** begin **

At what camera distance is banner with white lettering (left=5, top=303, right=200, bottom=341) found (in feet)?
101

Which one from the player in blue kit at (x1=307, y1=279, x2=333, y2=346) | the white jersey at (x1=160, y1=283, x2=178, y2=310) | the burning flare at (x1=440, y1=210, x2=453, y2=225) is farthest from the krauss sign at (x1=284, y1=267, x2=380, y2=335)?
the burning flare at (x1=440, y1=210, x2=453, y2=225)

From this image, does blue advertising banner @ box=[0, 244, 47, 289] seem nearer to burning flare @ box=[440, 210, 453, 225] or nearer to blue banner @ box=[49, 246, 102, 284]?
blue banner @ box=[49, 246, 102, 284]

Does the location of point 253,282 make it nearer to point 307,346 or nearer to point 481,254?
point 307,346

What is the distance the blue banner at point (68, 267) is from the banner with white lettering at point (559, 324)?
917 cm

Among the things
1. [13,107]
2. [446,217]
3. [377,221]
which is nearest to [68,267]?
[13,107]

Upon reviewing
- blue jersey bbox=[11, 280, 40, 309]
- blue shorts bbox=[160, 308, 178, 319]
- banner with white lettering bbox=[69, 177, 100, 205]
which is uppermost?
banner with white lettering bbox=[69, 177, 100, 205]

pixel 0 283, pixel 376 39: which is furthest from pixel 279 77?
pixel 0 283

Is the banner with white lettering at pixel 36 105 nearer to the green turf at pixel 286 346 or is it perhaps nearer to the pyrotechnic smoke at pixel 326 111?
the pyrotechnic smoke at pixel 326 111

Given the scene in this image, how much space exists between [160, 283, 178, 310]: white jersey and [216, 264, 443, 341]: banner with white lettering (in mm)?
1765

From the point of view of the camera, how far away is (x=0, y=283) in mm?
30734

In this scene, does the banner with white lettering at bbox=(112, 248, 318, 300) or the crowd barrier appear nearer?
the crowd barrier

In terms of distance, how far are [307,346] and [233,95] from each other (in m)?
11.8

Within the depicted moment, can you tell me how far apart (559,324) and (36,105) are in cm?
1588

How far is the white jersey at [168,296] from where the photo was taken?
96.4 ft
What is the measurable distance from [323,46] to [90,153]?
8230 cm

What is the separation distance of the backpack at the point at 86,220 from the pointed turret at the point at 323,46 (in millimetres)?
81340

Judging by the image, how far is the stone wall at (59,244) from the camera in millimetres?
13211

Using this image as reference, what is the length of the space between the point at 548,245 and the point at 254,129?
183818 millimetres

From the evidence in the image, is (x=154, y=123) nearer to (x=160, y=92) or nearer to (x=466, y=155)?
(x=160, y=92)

** end **

The request.
Update the data from the line containing "pixel 0 283, pixel" through the end of the data, inclusive, changing "white jersey" to "white shirt" and keeping everything else the same. Return only those lines.

Solution below.
pixel 0 283, pixel 376 39: which is furthest from pixel 279 77?
pixel 0 283

Is the banner with white lettering at pixel 36 105 nearer to the green turf at pixel 286 346 or is it perhaps nearer to the pyrotechnic smoke at pixel 326 111?
the pyrotechnic smoke at pixel 326 111

Given the scene in this image, how much space exists between [160, 283, 178, 310]: white shirt and [216, 264, 443, 341]: banner with white lettering (in mm)?
1765

From the point of view of the camera, how far away is (x=0, y=283) in mm?
30734

In this scene, does the banner with white lettering at bbox=(112, 248, 318, 300) or the crowd barrier appear nearer?
the crowd barrier

In terms of distance, how far are [307,346] and [233,95] from each other (in m)?
11.8

Within the depicted moment, can you tell me how far apart (559,324) and (36,105) are in cm?
1588

How far is the white shirt at [168,296] from where the photo was taken?
96.4 ft
What is the measurable distance from [323,46] to [90,153]?
8230 cm

What is the separation distance of the backpack at the point at 86,220 from the pointed turret at the point at 323,46 (in millimetres)?
81340

Judging by the image, how far is the stone wall at (59,244) from the camera in millimetres?
13211

Using this image as reference, what is the length of the space between the point at 548,245 and the point at 254,129?
183818 millimetres

From the evidence in the image, is (x=154, y=123) nearer to (x=160, y=92) or nearer to (x=466, y=155)?
(x=160, y=92)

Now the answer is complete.